Slightly more Americans bought homes in February, but tight inventories, affordability problems and nasty winter weather point to sluggish sales in the coming few months.
Sales of existing homes rose 1.2 percent last month to a seasonally adjusted annual rate of 4.88 million, a slight rebound after plunging in January yet still underperforming by historical standards, the National Association of Realtors said Monday.
The real estate market has hibernated through the first two months of 2015, creating the potential for a second straight year of weak buying activity.
Strong job growth and relatively low mortgage rates have failed to awaken buyers.

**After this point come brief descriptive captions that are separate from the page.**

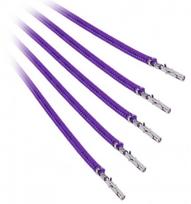 lilu 2 - BitFenix Alchemy 2.0 PSU Cable 5x 40cm Purple - 2 nuotrauka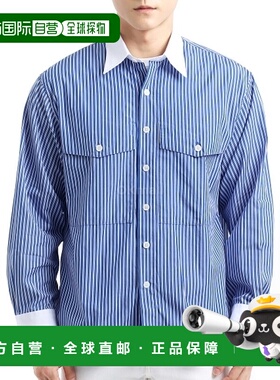 韩国直邮SUNFLOWER 注意衬衫 蓝色 (1228) 长袖衬衫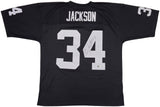 Oakland Raiders Bo Jackson Autographed Black Authentic Mitchell & Ness 1988 Throwback Jersey Size XL Beckett BAS Witness Stock #230006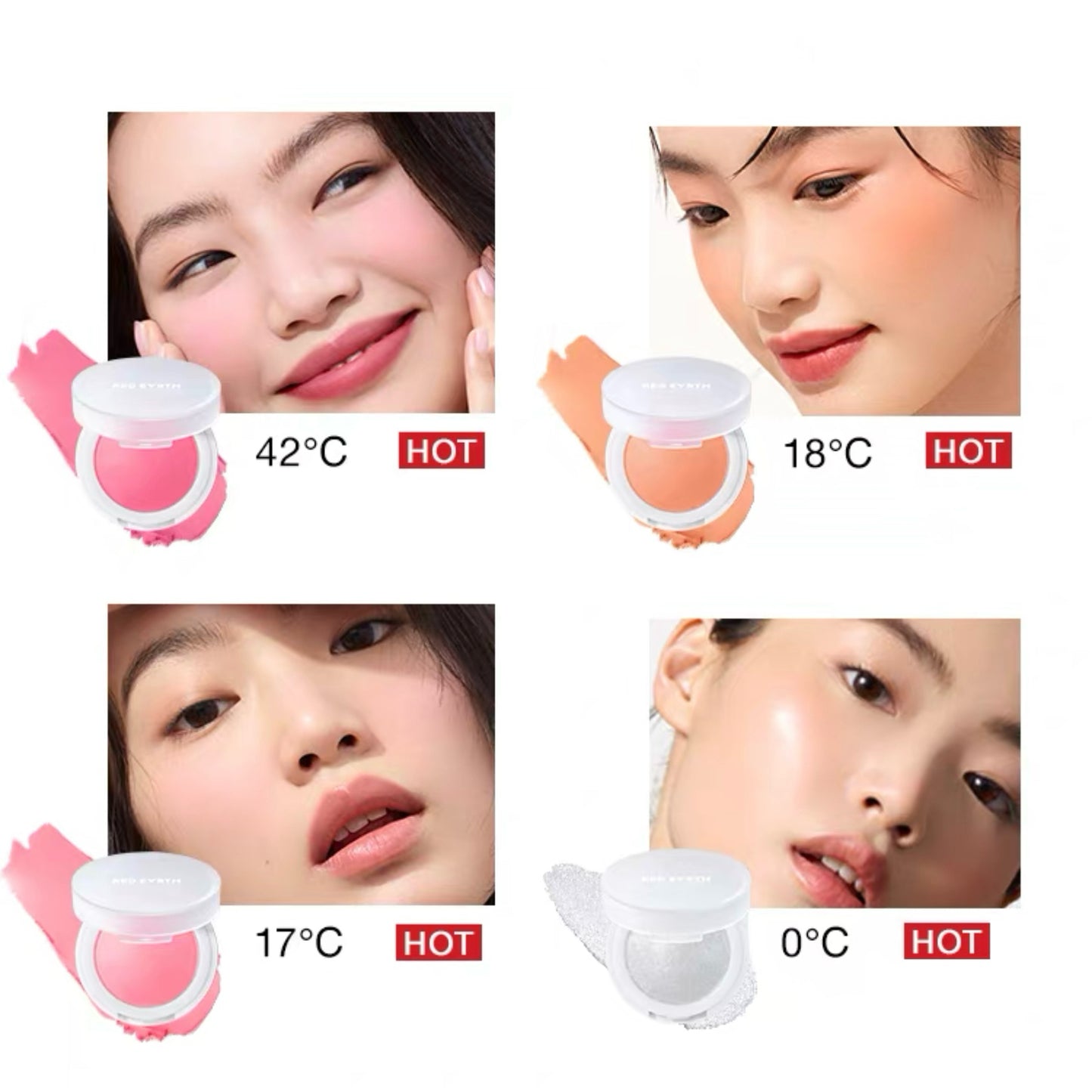 Redearth Temperature Matte Mono Blusher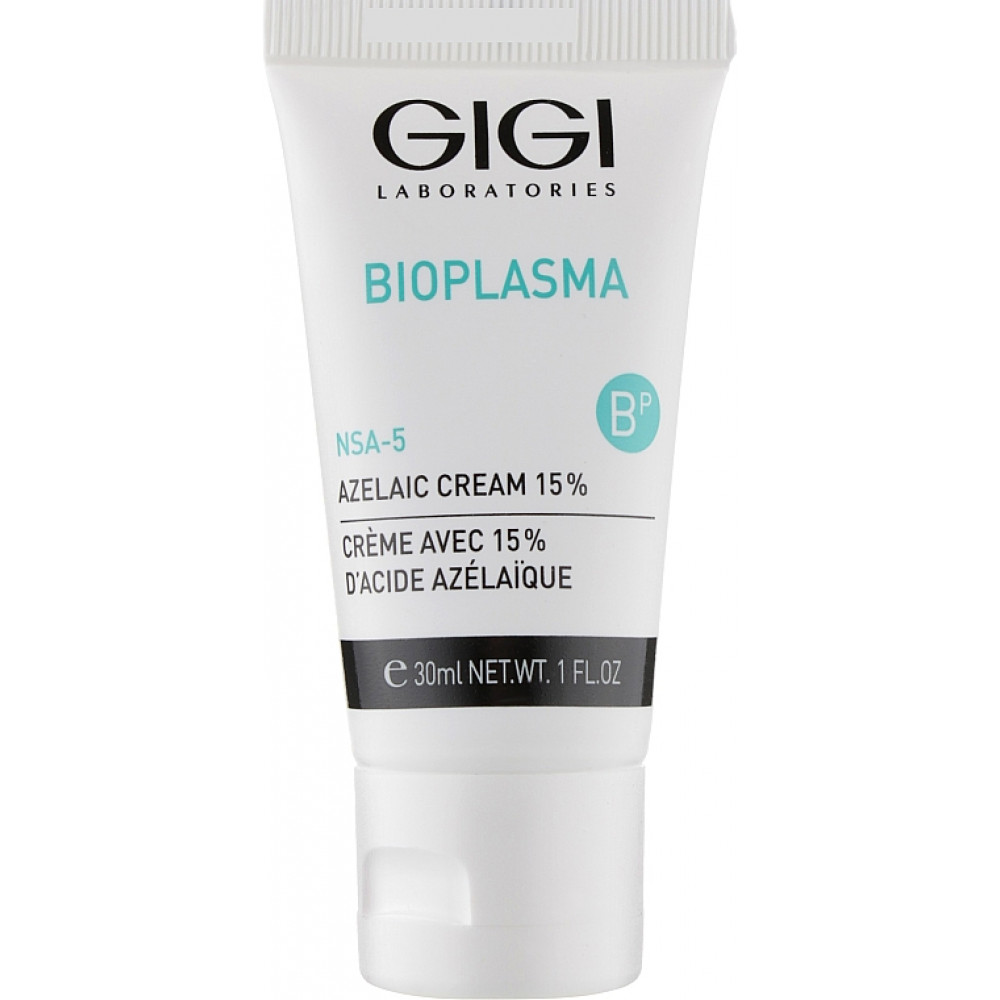 Крем с 15% азелаиновой кислотой для жирной и проблемной кожи - GIGI Bioplasma 15% Azelaic Cream  фото 3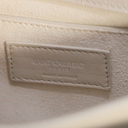 Saint Laurent Sunset Medium Bag White Crocodile-Embossed Leather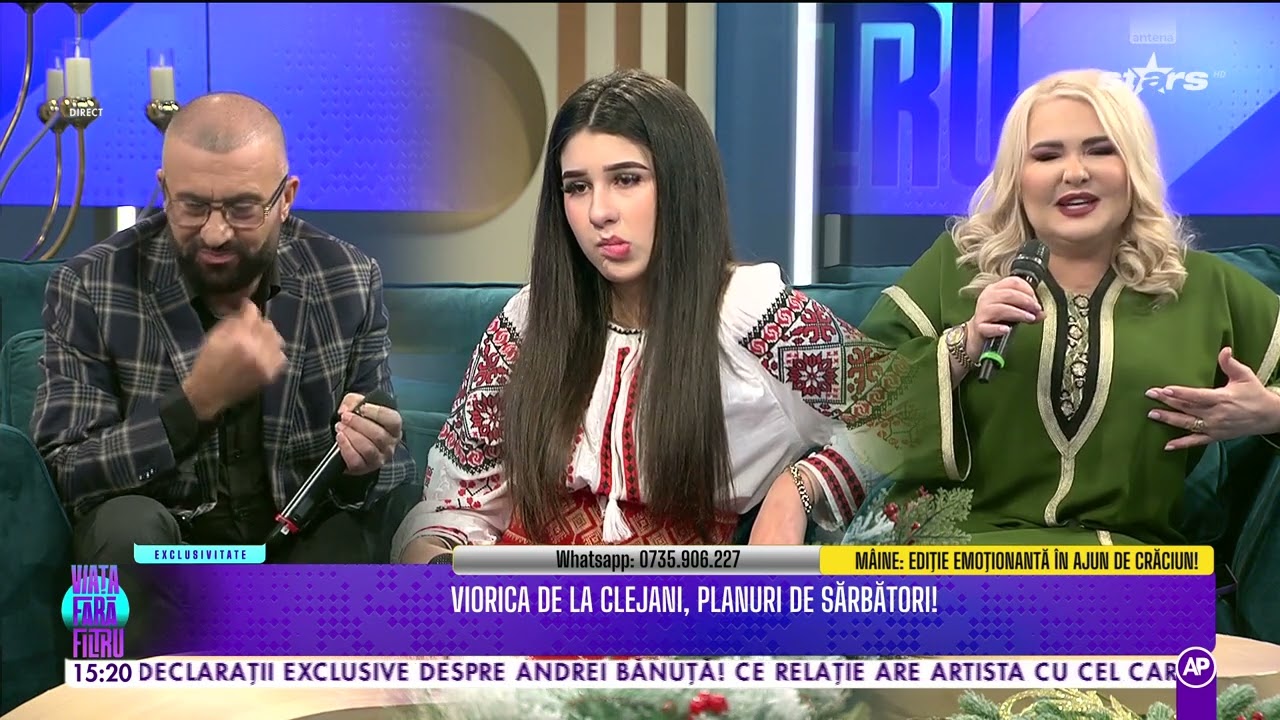 VIORICA DE LA CLEJANI, REVELION DEPARTE DE COPII!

Meanwhile, relatively few homes are being listed for sale and builders are mostly catering to the wealthiest slivers of the market. Sales are running below last year’s pace of 4.93 million, which represented a 3.1 percent drop from 2013.
“The next couple months are some of the most critical of the entire year for housing and sluggish numbers may continue if inventory doesn’t increase,” said Bill Banfield, vice president of mortgage provider Quicken Loans.
Despite February’s uptick, buying activity appears to have been slow coming into March because of a series of harsh winter storms. The weather last month shut down construction and hurt open houses, likely causing fewer signed contracts and put additional downward pressure on completed sales in March.
“Mother Nature will probably make her presence known more in March,” said Jennifer Lee, a senior economist at BMO Capital Markets.
Housing starts plunged 17 percent in February, the Commerce Department reported last week. Buyer traffic also slipped last month, according to the National Association of Home Builders/Wells Fargo index. Mortgage applications slipped in March, according to the Mortgage Bankers Association.
Sales tumbled 6.5 percent last month in the Northeast, which was hammered hard by snow, the Realtors said. Home-buying was unchanged in the Midwest and increased in the South and West.
The recent storms have led several economists to expect a strong recovery in the coming spring months, when more buyers usually step up their search and sellers decide to list their properties.
Still, some homeowners are trapped by mortgage debt, making it unprofitable for them to sell. Their negative equity is a lingering aftershock from the recession and housing bust, limiting the supply of available homes on the market.
The real estate data firm Zillow reported last week that 16.9 percent of homeowners owe more on their mortgage than their homes are worth. In several metro areas including Philadelphia, Houston and Boston, that rate actually increased from the levels in the third quarter of 2014.
The Realtors reported Monday that just 4.6 months of supply was listed for sale, compared to a full five months a year ago.
That meager inventory has helped push up sales prices, creating additional affordability pressures despite strong monthly job gains averaging more than 200,000 for the past year.
Median home prices increased 7.5 percent over the past 12 months to $202,600, almost quadruple the pace of average hourly wage gains.
Sales to investors and for all-cash have also declined over the past year, while first-time buyers have yet to return. First-timers accounted for only 29 percent of home sales, compared to a historical average of 40 percent.
Nor have buyers responded much to the comparatively low mortgage rates.
Average 30-year fixed rates were 3.78 percent last week, according to the mortgage giant Freddie Mac. That average has plunged from a 52-week high of 4.41 percent, which should help to make housing more affordable.
Because of tight credit, few potential buyers have been able to take advantage of the low rates.
An Urban Institute index measuring credit availability found that lenders are taking fewer risks with mortgages, choosing buyers with high credit scores and providing them routine mortgages, rather than the exotic and opaque loans that inflated the housing bubble and led to the financial crisis.
The restricted credit “has been, and threatens to continue to be, a headwind for the housing recovery,” said Michelle Meyer, a senior economist at Bank of America Merrill Lynch, in a client note.